-------- SOURCE MATERIAL
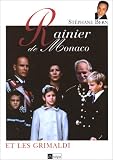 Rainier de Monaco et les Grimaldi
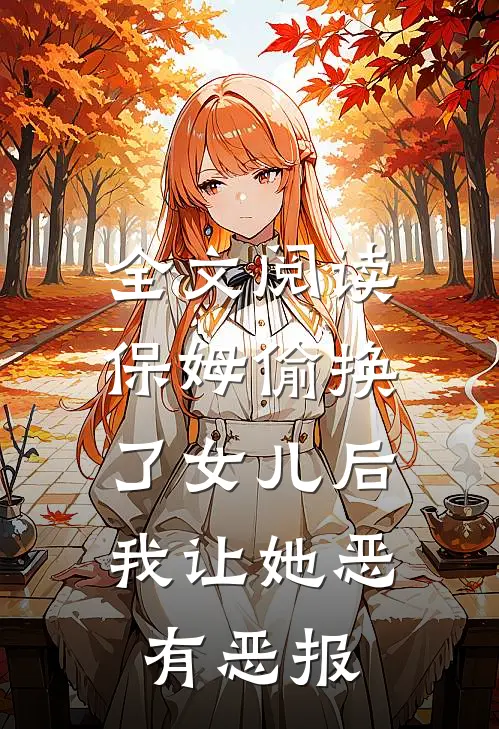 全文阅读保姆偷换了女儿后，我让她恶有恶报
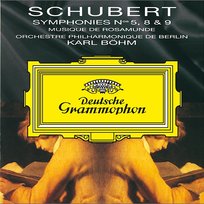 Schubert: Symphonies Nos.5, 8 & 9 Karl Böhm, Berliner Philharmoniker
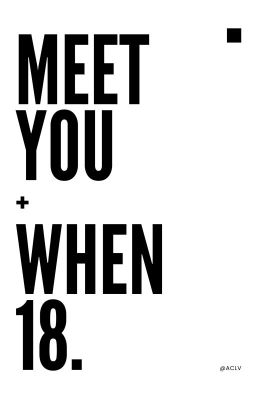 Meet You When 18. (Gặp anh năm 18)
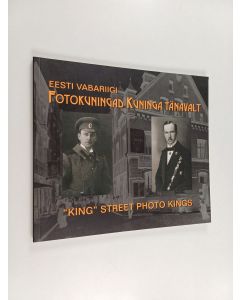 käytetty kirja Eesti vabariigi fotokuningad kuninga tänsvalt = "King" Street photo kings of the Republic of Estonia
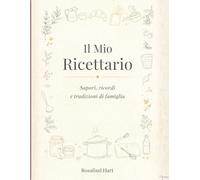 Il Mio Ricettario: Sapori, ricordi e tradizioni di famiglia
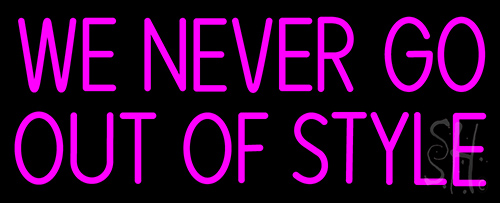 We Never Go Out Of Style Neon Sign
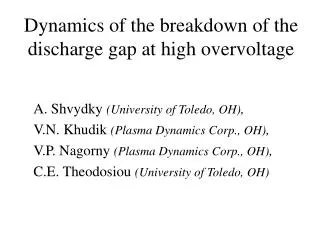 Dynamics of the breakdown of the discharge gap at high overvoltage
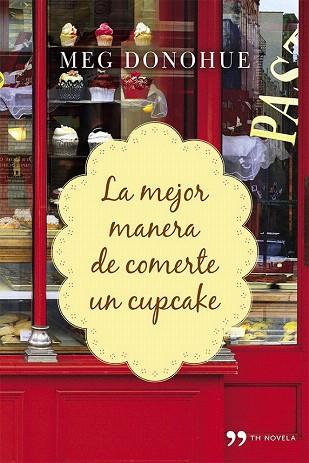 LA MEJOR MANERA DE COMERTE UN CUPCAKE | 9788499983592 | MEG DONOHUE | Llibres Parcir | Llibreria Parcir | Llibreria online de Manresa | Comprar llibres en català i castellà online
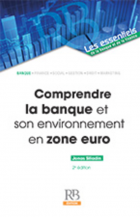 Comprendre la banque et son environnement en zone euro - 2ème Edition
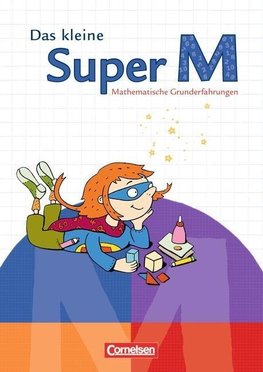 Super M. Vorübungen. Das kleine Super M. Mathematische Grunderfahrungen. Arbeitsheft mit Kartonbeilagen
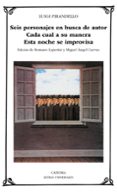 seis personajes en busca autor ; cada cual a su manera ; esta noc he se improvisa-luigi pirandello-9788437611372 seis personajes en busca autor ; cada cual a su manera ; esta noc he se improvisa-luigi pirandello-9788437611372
----------------
-------- SOURCE MATERIAL
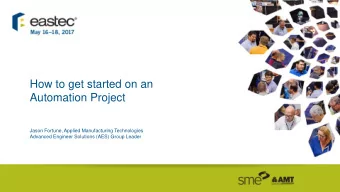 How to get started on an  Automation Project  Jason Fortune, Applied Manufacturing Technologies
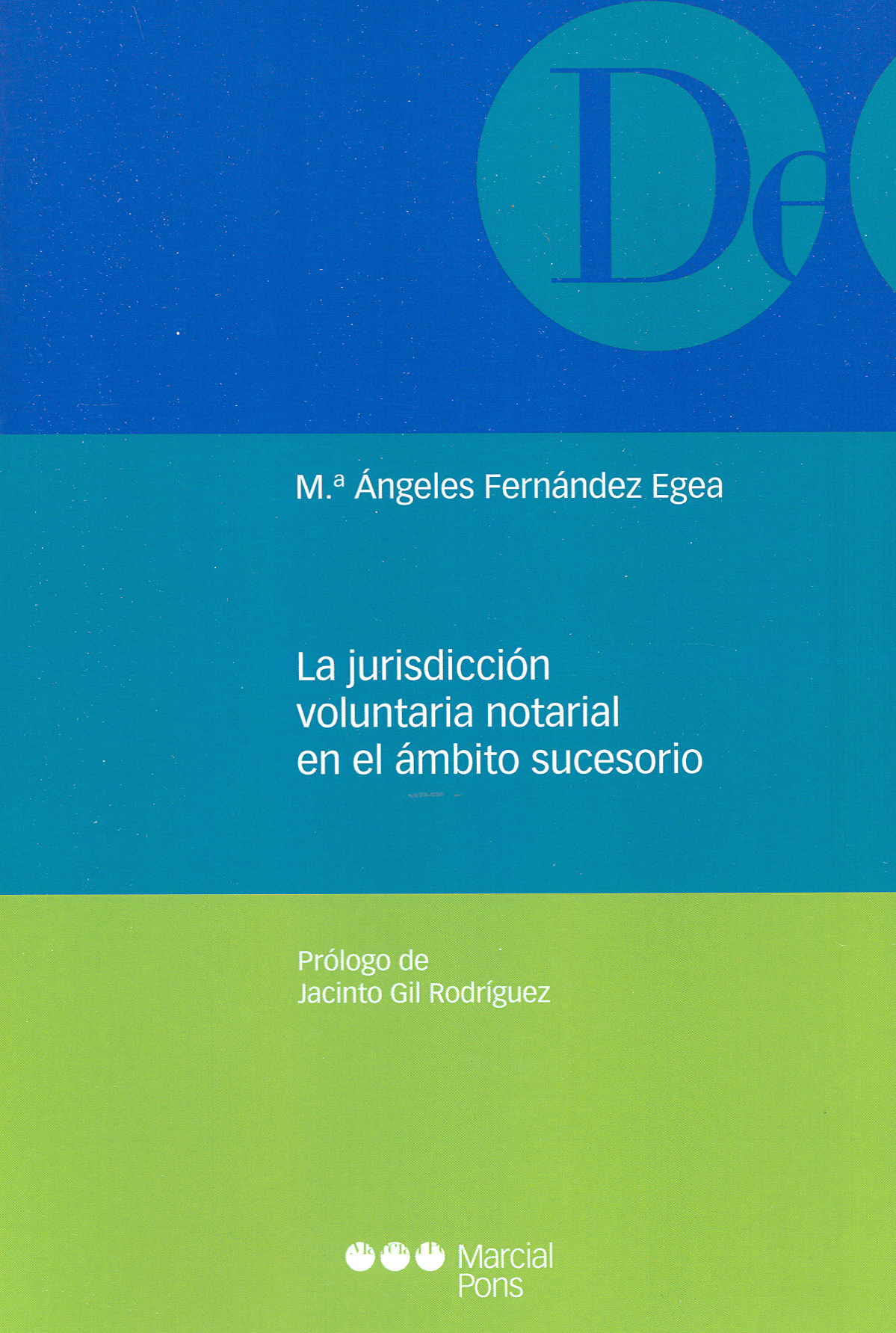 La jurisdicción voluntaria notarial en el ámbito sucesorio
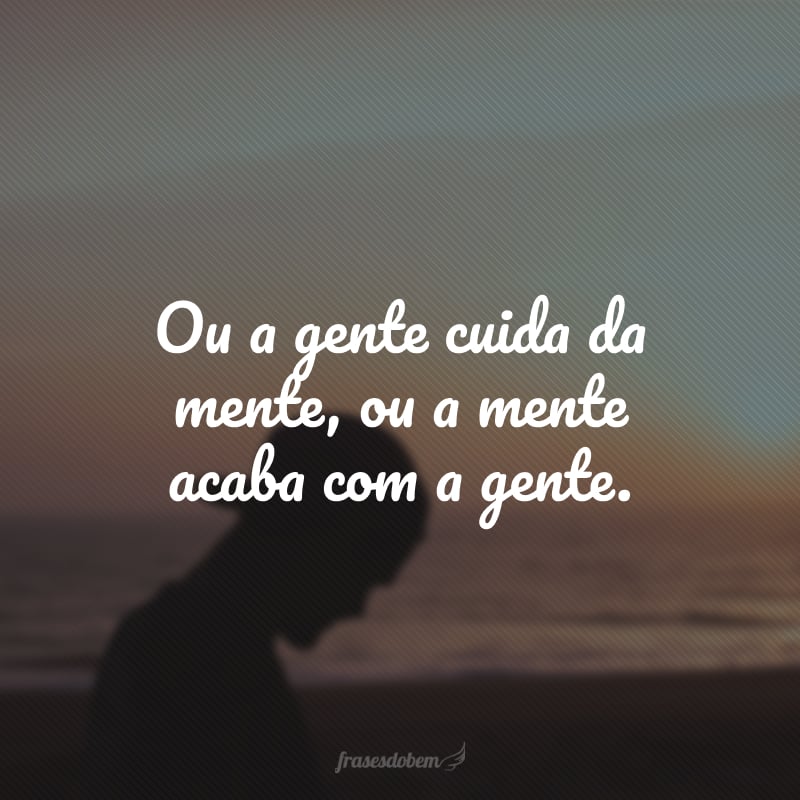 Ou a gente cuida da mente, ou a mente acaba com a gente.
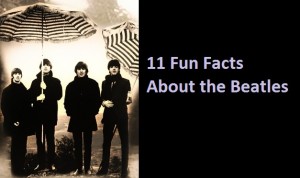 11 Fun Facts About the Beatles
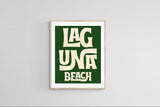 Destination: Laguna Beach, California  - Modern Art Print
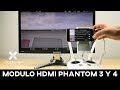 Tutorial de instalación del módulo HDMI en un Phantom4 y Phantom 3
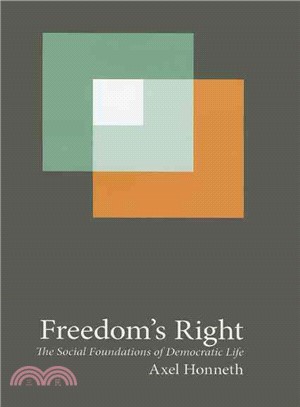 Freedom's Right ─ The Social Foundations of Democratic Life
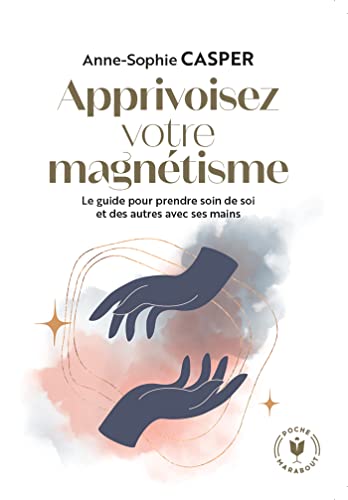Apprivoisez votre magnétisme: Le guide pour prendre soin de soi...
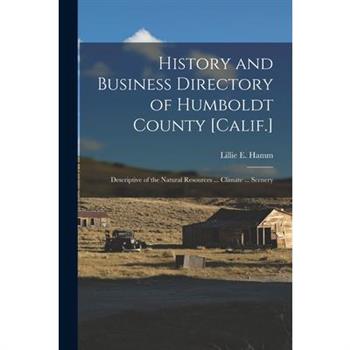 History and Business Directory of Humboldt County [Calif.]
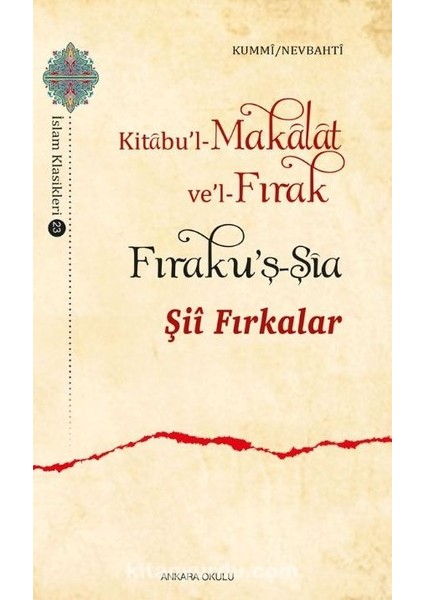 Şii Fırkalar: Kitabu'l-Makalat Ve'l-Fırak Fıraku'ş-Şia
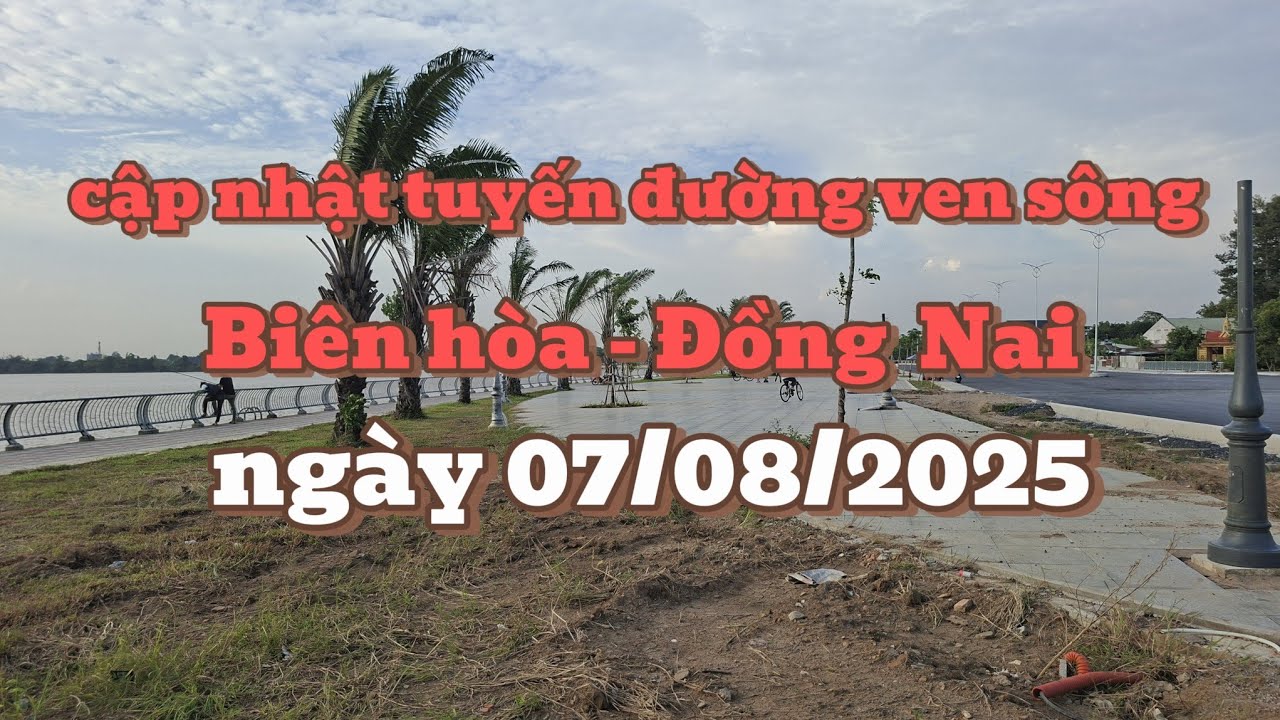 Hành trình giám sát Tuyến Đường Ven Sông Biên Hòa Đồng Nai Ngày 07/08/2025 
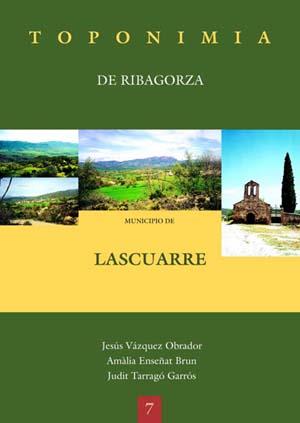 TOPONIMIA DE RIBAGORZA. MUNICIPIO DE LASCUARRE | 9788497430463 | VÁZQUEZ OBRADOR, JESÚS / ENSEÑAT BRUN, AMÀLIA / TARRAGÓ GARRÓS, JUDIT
----------------
**ASSIGNMENT**
When copying from the data above, begin at the line containing "Rainier de Monaco et les Grimaldi" and end at the line containing "We Never Go Out Of Style Neon Sign"; return those lines exactly and leave all pictures behind.

**WORKED SOLUTION**
 Rainier de Monaco et les Grimaldi
 全文阅读保姆偷换了女儿后，我让她恶有恶报
 Schubert: Symphonies Nos.5, 8 & 9 Karl Böhm, Berliner Philharmoniker
 Meet You When 18. (Gặp anh năm 18)
 käytetty kirja Eesti vabariigi fotokuningad kuninga tänsvalt = "King" Street photo kings of the Republic of Estonia
 Il Mio Ricettario: Sapori, ricordi e tradizioni di famiglia
 We Never Go Out Of Style Neon Sign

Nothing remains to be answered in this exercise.